**Exercise objective:**
Copy out the data word for word, starting at the line containing "What length of" and ending at the line containing "67.6 inches", with both of those lines included.

─── Records for the task

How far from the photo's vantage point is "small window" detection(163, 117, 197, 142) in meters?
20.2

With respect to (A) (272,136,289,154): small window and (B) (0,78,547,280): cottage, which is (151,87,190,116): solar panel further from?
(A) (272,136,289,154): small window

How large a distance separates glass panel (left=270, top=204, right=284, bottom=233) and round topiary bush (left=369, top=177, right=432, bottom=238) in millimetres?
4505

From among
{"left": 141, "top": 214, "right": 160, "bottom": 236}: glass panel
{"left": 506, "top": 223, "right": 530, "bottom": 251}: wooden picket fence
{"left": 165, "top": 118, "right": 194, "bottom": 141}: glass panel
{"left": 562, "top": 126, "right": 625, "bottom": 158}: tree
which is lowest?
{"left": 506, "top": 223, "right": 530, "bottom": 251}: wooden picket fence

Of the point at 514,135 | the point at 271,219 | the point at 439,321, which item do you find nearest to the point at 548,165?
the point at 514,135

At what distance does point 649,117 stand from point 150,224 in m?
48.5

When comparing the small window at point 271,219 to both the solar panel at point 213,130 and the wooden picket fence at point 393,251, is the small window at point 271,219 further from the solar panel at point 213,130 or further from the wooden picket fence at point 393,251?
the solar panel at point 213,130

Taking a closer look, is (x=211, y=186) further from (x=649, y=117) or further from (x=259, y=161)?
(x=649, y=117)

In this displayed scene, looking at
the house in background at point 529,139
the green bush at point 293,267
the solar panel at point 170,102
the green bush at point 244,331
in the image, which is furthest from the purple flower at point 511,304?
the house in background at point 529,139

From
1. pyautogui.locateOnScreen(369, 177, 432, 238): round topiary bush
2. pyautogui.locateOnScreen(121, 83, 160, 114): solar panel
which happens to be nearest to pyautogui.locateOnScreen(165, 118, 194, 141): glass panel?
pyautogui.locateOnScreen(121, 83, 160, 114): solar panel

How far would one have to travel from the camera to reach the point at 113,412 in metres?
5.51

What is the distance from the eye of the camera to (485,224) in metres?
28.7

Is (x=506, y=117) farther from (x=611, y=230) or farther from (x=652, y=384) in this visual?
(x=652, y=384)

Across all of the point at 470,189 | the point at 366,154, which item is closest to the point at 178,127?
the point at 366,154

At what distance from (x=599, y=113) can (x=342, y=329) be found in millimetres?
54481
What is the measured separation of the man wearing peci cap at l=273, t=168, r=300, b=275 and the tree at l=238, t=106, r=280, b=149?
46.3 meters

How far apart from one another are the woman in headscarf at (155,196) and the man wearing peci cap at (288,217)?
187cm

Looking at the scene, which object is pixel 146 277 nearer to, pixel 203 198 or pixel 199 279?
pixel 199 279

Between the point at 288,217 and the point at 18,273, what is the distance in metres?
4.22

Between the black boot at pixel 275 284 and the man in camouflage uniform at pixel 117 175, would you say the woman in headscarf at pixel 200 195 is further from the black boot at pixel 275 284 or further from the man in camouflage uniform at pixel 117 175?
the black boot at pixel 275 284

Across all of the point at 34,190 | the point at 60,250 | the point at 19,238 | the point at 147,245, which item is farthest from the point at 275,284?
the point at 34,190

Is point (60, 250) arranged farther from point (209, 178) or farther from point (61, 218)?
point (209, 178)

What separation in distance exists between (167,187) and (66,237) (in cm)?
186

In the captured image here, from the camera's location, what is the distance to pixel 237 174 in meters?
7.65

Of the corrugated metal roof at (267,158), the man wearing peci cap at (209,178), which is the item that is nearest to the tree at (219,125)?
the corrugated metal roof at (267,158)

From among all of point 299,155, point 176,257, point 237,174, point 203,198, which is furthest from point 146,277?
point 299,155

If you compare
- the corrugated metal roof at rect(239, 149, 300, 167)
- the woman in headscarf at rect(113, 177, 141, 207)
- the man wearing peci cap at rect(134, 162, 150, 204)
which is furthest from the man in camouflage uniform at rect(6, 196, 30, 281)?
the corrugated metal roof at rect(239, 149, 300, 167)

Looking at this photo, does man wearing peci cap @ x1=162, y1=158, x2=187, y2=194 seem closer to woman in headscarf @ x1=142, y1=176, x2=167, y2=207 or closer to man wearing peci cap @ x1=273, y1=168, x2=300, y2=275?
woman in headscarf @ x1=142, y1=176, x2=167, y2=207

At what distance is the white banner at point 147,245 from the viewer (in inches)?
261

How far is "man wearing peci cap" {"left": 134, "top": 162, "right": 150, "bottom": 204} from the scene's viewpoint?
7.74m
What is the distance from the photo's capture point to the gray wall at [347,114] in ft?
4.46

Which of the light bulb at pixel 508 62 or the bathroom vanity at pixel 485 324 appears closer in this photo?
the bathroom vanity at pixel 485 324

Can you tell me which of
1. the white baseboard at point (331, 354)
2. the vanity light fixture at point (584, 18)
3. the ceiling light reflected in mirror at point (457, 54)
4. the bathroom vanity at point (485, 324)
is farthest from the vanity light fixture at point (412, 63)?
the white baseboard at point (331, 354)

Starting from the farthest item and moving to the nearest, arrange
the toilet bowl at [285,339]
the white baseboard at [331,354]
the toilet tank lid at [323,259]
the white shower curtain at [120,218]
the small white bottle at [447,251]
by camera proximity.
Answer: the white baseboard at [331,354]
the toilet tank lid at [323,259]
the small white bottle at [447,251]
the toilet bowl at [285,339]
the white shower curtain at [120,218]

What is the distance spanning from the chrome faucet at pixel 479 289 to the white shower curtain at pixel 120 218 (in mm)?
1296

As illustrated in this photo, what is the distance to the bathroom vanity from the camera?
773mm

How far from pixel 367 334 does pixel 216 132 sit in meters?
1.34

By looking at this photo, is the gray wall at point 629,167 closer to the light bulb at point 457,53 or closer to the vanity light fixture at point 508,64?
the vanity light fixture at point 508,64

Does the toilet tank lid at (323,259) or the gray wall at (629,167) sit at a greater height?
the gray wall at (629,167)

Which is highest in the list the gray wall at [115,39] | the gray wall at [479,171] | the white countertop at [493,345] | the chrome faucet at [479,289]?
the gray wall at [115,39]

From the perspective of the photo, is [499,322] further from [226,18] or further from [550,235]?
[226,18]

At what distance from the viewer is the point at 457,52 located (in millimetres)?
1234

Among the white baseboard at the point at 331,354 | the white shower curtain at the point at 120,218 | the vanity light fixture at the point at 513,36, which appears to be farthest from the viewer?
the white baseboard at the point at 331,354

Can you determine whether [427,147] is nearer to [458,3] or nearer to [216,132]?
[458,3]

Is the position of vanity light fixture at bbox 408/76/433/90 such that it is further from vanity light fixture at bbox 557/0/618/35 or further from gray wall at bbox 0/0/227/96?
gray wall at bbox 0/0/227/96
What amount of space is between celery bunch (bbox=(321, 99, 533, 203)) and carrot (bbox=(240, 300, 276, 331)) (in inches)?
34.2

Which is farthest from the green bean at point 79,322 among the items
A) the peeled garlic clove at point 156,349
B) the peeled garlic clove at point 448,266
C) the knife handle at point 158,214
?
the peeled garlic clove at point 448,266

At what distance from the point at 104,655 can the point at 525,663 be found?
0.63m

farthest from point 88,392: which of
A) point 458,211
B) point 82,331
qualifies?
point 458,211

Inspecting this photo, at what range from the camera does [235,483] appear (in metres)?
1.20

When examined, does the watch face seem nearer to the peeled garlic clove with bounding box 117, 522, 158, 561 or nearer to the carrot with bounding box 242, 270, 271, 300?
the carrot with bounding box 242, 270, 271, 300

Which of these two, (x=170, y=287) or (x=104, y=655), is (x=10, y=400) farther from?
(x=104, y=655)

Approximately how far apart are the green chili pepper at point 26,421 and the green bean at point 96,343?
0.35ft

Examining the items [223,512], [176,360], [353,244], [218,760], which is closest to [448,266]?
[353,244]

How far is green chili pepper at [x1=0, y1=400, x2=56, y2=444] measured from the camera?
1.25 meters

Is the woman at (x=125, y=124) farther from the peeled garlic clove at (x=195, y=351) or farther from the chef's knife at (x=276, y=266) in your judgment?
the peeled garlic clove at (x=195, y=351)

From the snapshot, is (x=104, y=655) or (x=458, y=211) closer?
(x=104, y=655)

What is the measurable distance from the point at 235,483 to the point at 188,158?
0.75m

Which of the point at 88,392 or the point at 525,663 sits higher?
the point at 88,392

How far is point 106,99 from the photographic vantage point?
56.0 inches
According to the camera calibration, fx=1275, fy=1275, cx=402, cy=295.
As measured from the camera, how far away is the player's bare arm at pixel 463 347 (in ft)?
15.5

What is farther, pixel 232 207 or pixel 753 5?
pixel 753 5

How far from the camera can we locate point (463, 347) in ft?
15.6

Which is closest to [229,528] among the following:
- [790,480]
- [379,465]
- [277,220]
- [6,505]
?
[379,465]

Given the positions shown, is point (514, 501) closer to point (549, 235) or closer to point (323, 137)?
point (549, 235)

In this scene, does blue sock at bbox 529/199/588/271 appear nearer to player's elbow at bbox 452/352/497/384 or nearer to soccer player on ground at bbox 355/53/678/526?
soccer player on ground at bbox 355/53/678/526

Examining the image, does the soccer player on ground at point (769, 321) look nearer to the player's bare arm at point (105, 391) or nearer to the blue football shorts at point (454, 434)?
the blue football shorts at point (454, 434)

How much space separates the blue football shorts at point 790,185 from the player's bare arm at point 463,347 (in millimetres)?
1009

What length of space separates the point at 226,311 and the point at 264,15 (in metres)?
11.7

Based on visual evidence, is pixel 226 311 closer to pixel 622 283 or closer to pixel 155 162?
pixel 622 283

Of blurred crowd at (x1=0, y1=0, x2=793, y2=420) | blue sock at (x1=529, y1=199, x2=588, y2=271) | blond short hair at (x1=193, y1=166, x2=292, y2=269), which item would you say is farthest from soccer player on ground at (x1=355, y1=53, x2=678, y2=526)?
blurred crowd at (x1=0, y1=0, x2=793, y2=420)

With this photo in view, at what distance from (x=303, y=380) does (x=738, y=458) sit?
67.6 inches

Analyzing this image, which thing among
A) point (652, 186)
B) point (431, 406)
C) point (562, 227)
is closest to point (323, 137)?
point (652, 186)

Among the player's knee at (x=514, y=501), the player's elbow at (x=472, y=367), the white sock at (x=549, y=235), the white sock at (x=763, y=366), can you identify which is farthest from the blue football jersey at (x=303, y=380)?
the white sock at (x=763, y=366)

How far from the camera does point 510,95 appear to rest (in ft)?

──────

**Exercise solution:**
What length of space separates the point at 226,311 and the point at 264,15 (in metres)?
11.7

Based on visual evidence, is pixel 226 311 closer to pixel 622 283 or closer to pixel 155 162?
pixel 622 283

Of blurred crowd at (x1=0, y1=0, x2=793, y2=420) | blue sock at (x1=529, y1=199, x2=588, y2=271) | blond short hair at (x1=193, y1=166, x2=292, y2=269), which item would you say is farthest from soccer player on ground at (x1=355, y1=53, x2=678, y2=526)?
blurred crowd at (x1=0, y1=0, x2=793, y2=420)

With this photo in view, at what distance from (x=303, y=380) does (x=738, y=458) sit?
67.6 inches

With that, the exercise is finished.